Deep Space: Star Carrier: Book Four
by Ian Douglas
Cover Artist: Gregory Bridges
Review by Bill Lawhorn
Harper Voyager Mass Market Paperback ISBN/ITEM#: 9780062183804
Date: 30 April 2013 List Price $7.99 Amazon US / Amazon UK
The war with the Sh'daar was over. There has been peace for two decade. Then it all changes with the destruction of the Confederation research vessels near the Black Rosette and the Slan take a Confederation base. Alexander Koenig forced the peace and now rules the United States of North America. One of the heroes of the battle in the Past against the Sh'daar, Sandy Gray, is now the Captain of the carrier America. The Confederation forces are going to Ophiuchi to retaliate against the Slan invasion.
The Sh'daar clients are often ahead of humanity's military and propulsion technology. But at the speeds they travel, tactics have a role as well. Unfortunately, the Admirals in charge of the fleet run things by the book. On top of using limited tactics, the heads of the Confederation also have another plan. While the most of the USNA fleet is off fighting the Slan, the head of the Confederation Government plans to take USNA territory and resources. Humanity is facing a superior foe without a united front.
There are several points of view for human characters as well as the aliens. The interactions and first contact protocols are some of the most interesting sections of the story. Contact breeds familiarity and a risky ploy may be the only hope for humanity.
I was not expecting another Star Carrier novel. I was skeptical that there was another story to tell. Douglas pulled it off.

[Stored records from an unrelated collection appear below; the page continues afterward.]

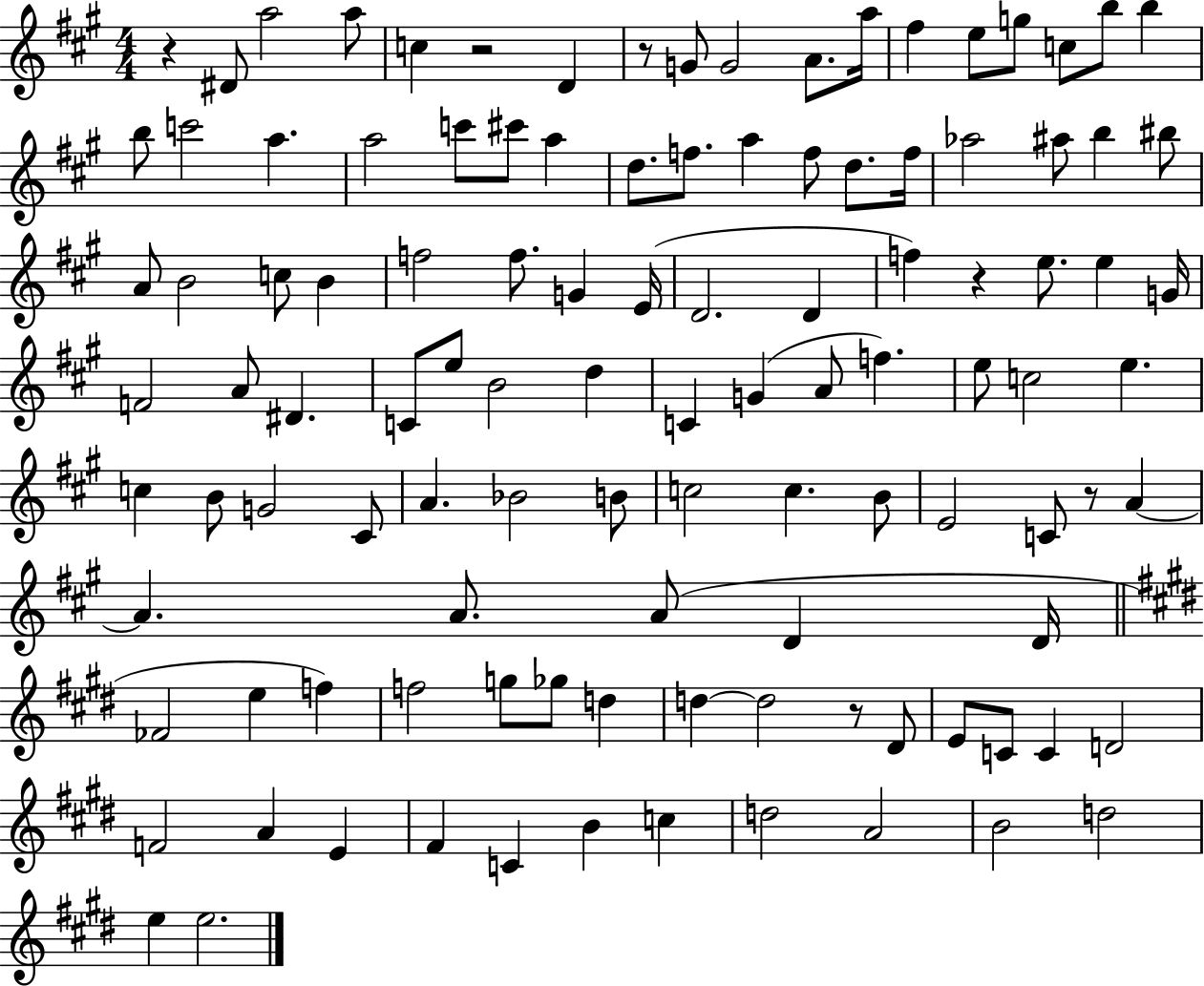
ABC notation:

X:1
T:Untitled
M:4/4
L:1/4
K:A
z ^D/2 a2 a/2 c z2 D z/2 G/2 G2 A/2 a/4 ^f e/2 g/2 c/2 b/2 b b/2 c'2 a a2 c'/2 ^c'/2 a d/2 f/2 a f/2 d/2 f/4 _a2 ^a/2 b ^b/2 A/2 B2 c/2 B f2 f/2 G E/4 D2 D f z e/2 e G/4 F2 A/2 ^D C/2 e/2 B2 d C G A/2 f e/2 c2 e c B/2 G2 ^C/2 A _B2 B/2 c2 c B/2 E2 C/2 z/2 A A A/2 A/2 D D/4 _F2 e f f2 g/2 _g/2 d d d2 z/2 ^D/2 E/2 C/2 C D2 F2 A E ^F C B c d2 A2 B2 d2 e e2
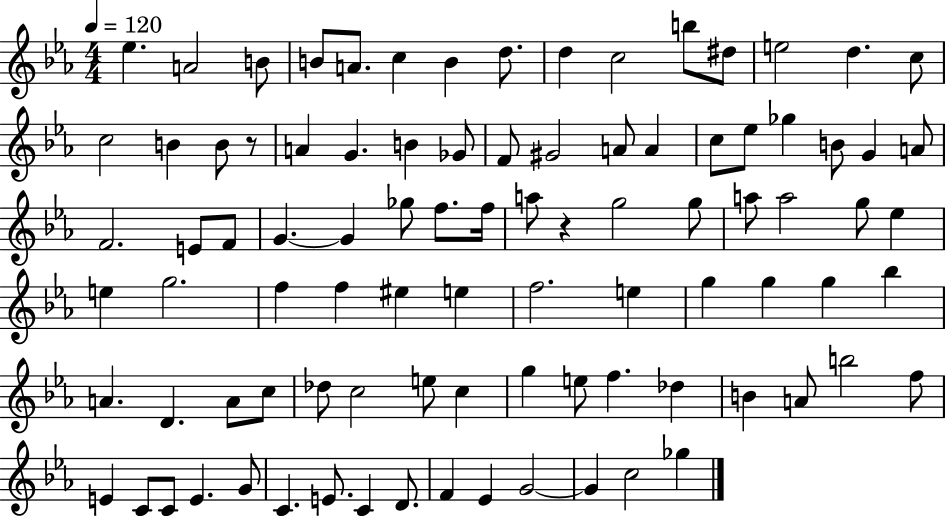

The introduction of a new player on the galactic scene creates the room needed for continuing adventures. I expect that future novels will continue to expand humanities reach and bring it together as they face new enemies and search for new friends.
I also find interesting the exploration of AI issues. There is potential for humanity to make itself more than it is now, and trying to figure out to what rights a self-aware program is entitled. There are also some very interesting thoughts on how to mesh a huge number of disparate races with very little common references. This is one of the great issues that man may face once it reaches the stars.
Ian Douglas is one of the masters of military science fiction. He has written several space marine series each with a slightly different take. One thing remains constant, when the going gets rough, send in the marines. In truth, this series focuses a little more on space naval action. Some non-American fans may have a little difficulty with the American focus, and I expect some will call it Ameriwank.
Fans of Steven Kent, Jack Campbell, David Sherman, and Graham Sharp Paul should find plenty here to enjoy. Military science fiction has a story pattern, but there are a lot of different ways to get to the end.